The museum is open 9 a.m. to 5 p.m. seven days a week, except for three days a year. The museum is closed on Thanksgiving, Christmas and New Year's Day.
The Air Force has a long history, having come into its own during WWII. But the Army started buying Wright flyers soon after the Wright brothers demonstrated the concept of heavier than air flight early in the twentieth century (1903) with the Army purchasing its first airplanes probably about 1906.
The history of aviation began in the early twentieth century yet the history making idea of the first planes did not dawn on the people involved, (perhaps due to the expense) to the extent that very few early birds were preserved and still exist.
The museum has three large galleries, one devoted to the early years up through WWI and WWII; another devoted to modern flight - post WWII; and a third devoted to Cold War Era flight. There is also an additional gallery that covers missles and space flight which the Air Force has always had a big hand in. I believe each of the large galleries is about 200,000 square feet in size so there is a lot of area covered in airplanes, not to mention hundreds of placards to read.
The Early Years gallery starts with the original Wright Flyer and goes through the various manufacturers, like Curtiss and DeHavilland and many others I never heard of and shows the evolution of the heavier-than-air fabric covered machines that first showed their worth as a weapon in WWI. Spads, Fokkers, Sopwiths, etc all are displayed. The Wright Flyer is from 1908, and in keeping with my earlier statement, nobody thought to maintain any of the early aircraft for posterity, so it's lucky that many old aircraft exist at all.
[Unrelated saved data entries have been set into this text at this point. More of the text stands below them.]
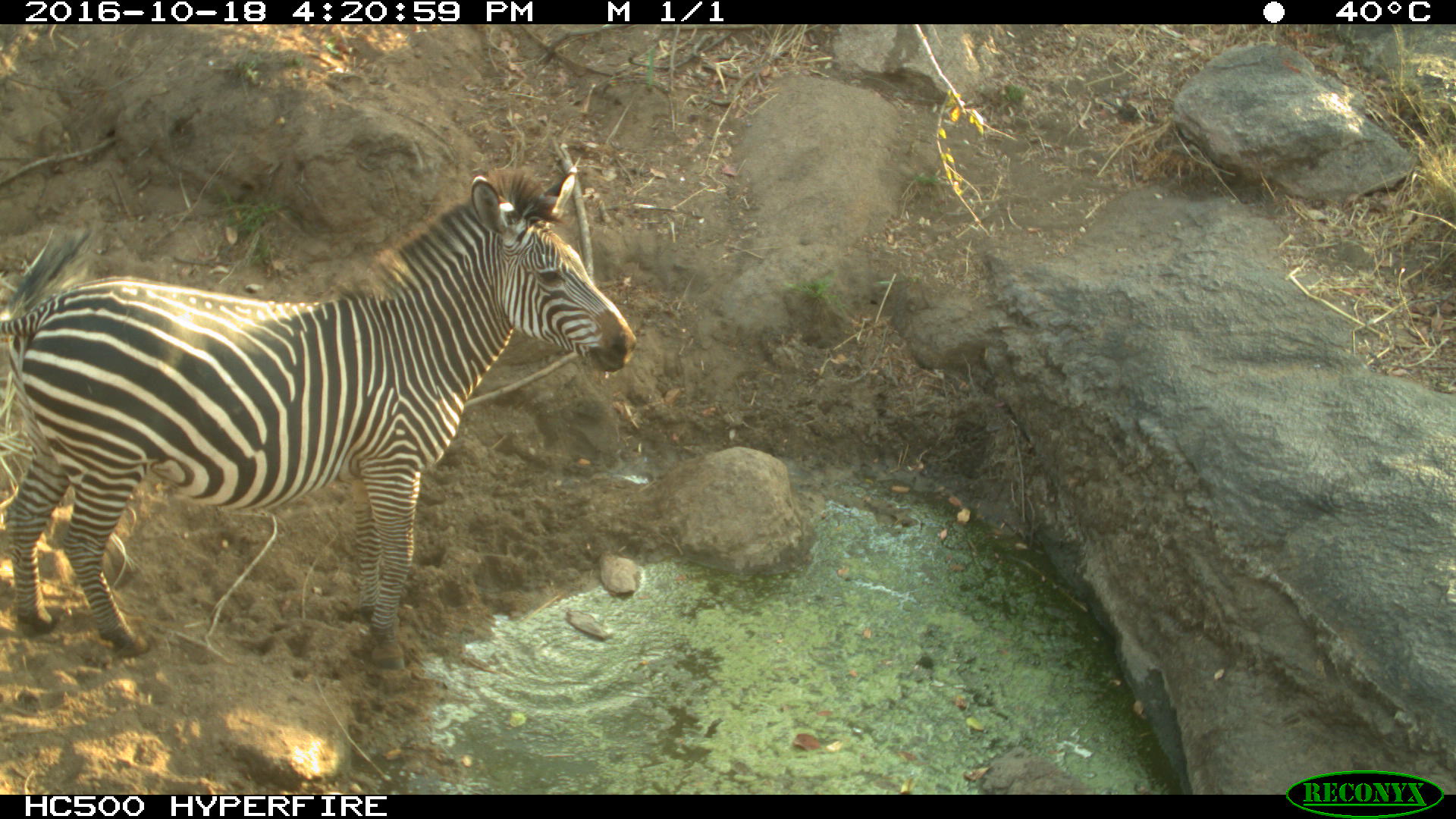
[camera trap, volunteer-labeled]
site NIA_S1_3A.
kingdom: Animalia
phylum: Chordata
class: Mammalia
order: Perissodactyla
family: Equidae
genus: Equus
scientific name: Equus quagga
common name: plains zebra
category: zebraplains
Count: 1.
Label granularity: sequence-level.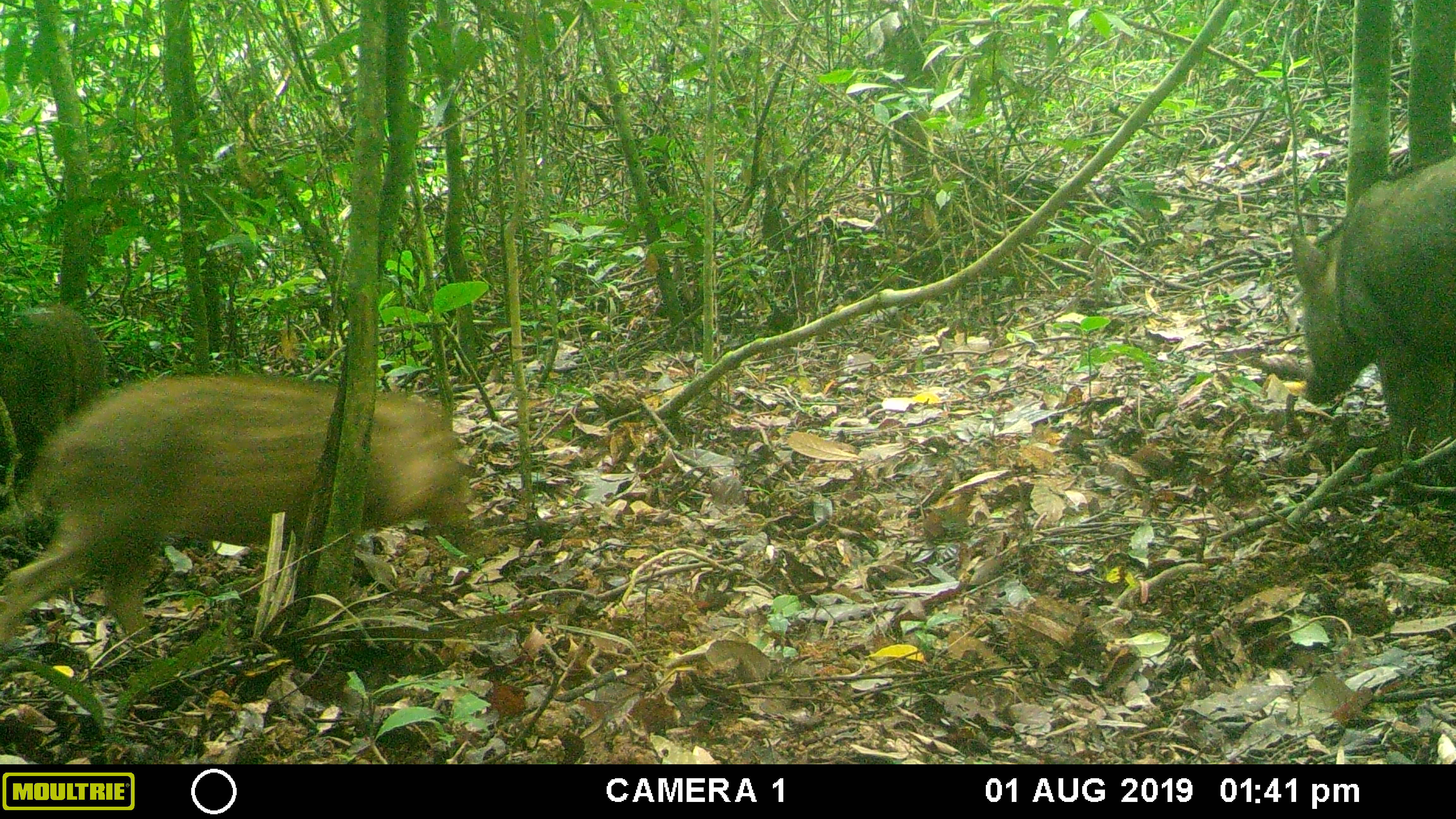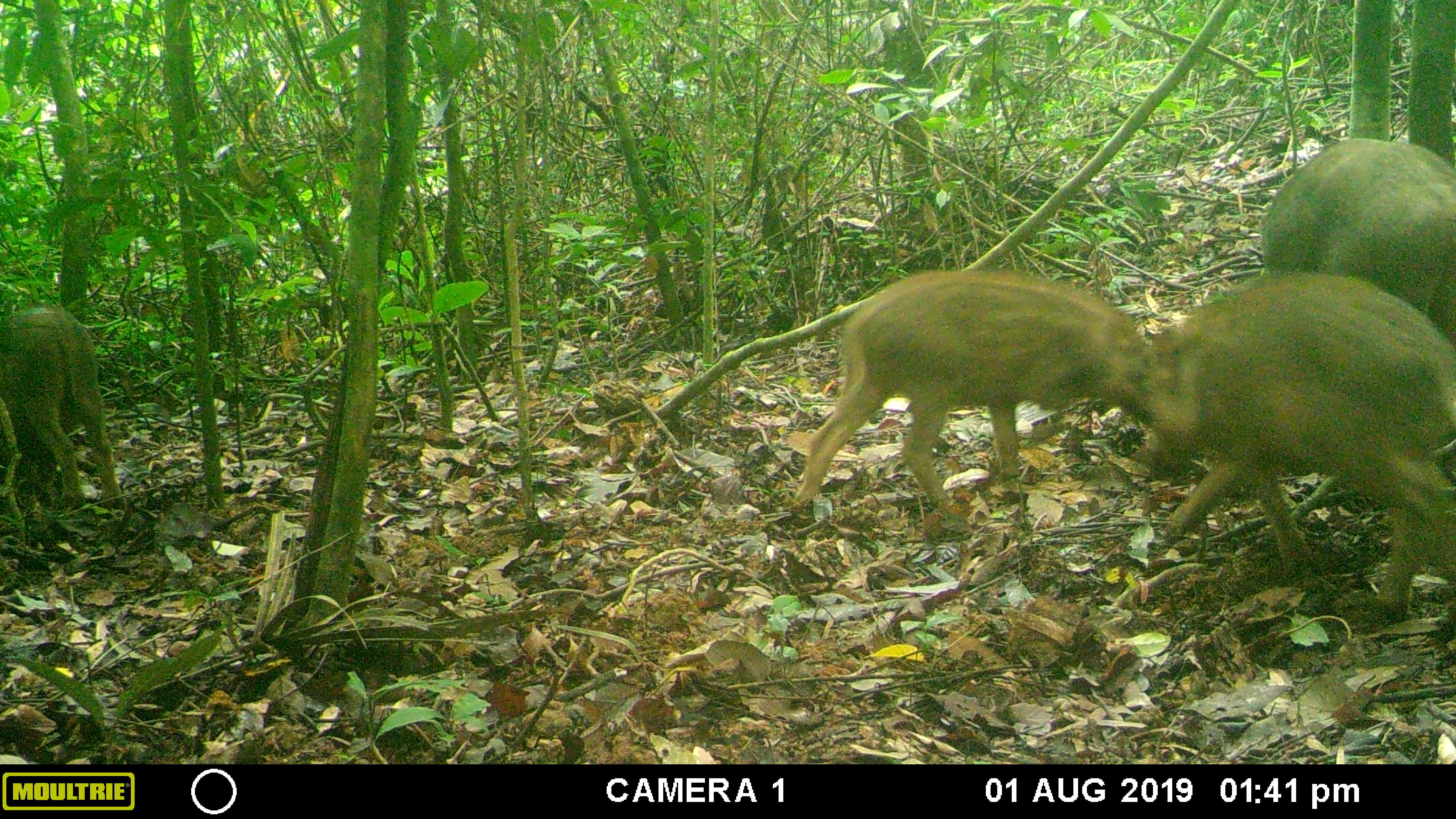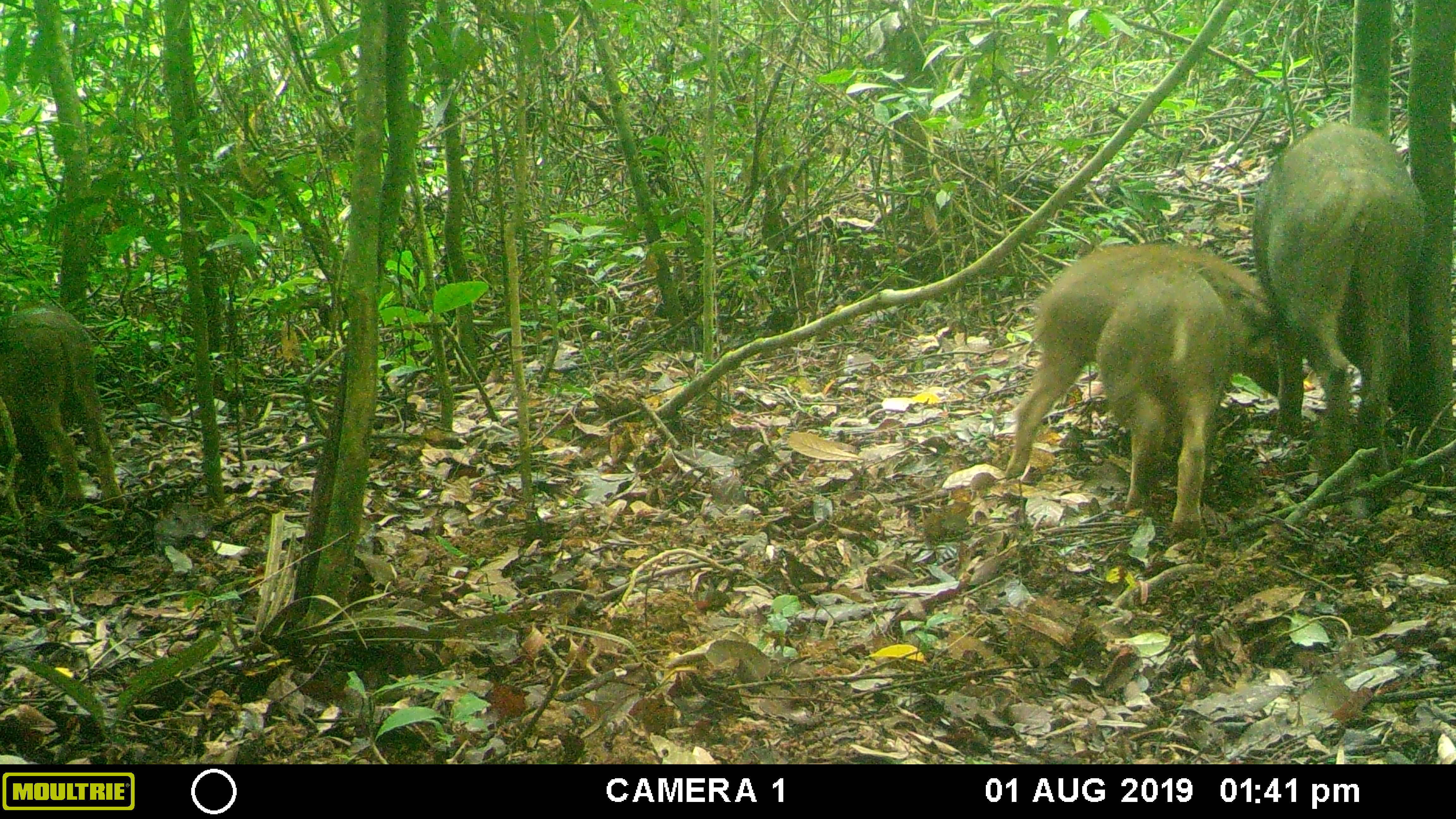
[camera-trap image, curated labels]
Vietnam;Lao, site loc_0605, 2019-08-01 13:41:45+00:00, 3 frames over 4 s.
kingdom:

The WWII gallery covers all the famous fighters and bombers including Bock's Car, the actual B-29 that dropped the atomic bomb on Nagasaki. It looks brand new, as do most of the well preserved birds.
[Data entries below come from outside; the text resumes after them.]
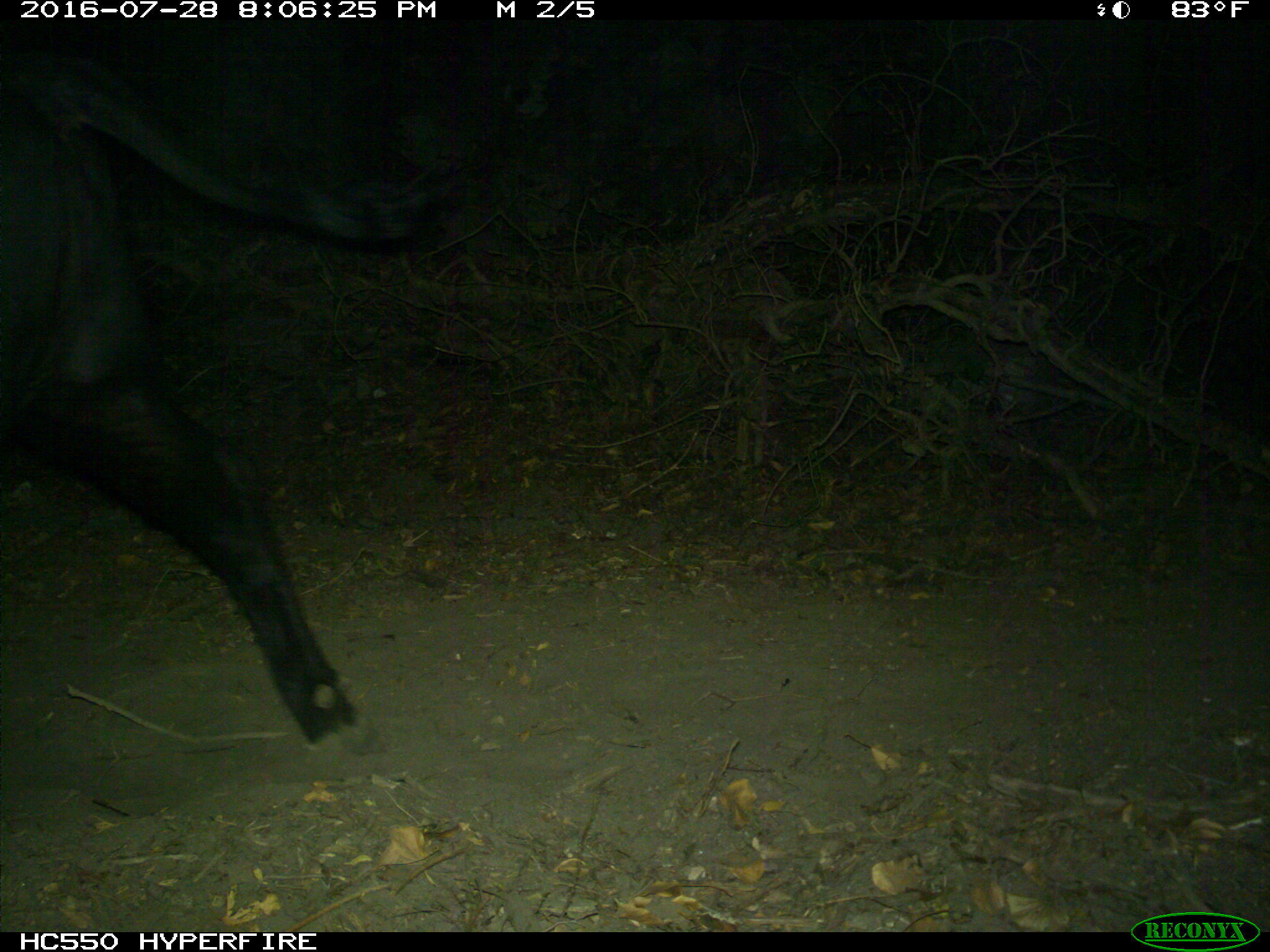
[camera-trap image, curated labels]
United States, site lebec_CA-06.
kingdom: Animalia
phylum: Chordata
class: Mammalia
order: Artiodactyla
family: Bovidae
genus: Bos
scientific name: Bos taurus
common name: domestic cow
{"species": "Bos taurus (domestic cow)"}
The Modern Flight gallery shows the early jets like the workhorse F-86 Super Sabre. The F-105 Wild Weasel and the hulking B-52 Stratofortress bomber are also there. There is just so much to see and you can go back multiple times. The actual shells from the various atomic bombs also are on display and it is amazing to see how the size shrunk and the yield multiplied.
The Cold War gallery covers Vietnam, the F-4 Phantom, the F-16 Falcon, and the Stealth F-117 fighters and B-2 bombers that you saw in the Iraq war as well as the crowd pleasing SR-71 Black Bird that flies at Mach 3. Many displays throughout the museum show interesting things like the Berlin Airlift that took place when the Soviets blockaded Berlin in 1948.
There is a great gift shop with tons of books on aviation that will make a non fiction buff drool.
There is a further gallery, located a mile away in which are four presidential aircraft that can be walked through, includiing the Air Force 1 (Boeing 707) used by Presidents Kennedy, Johnson, and Nixon.
If you've been to the Air and Space Museum on the National Mall in Washington, DC the US Air Force Museum beats it by a country mile.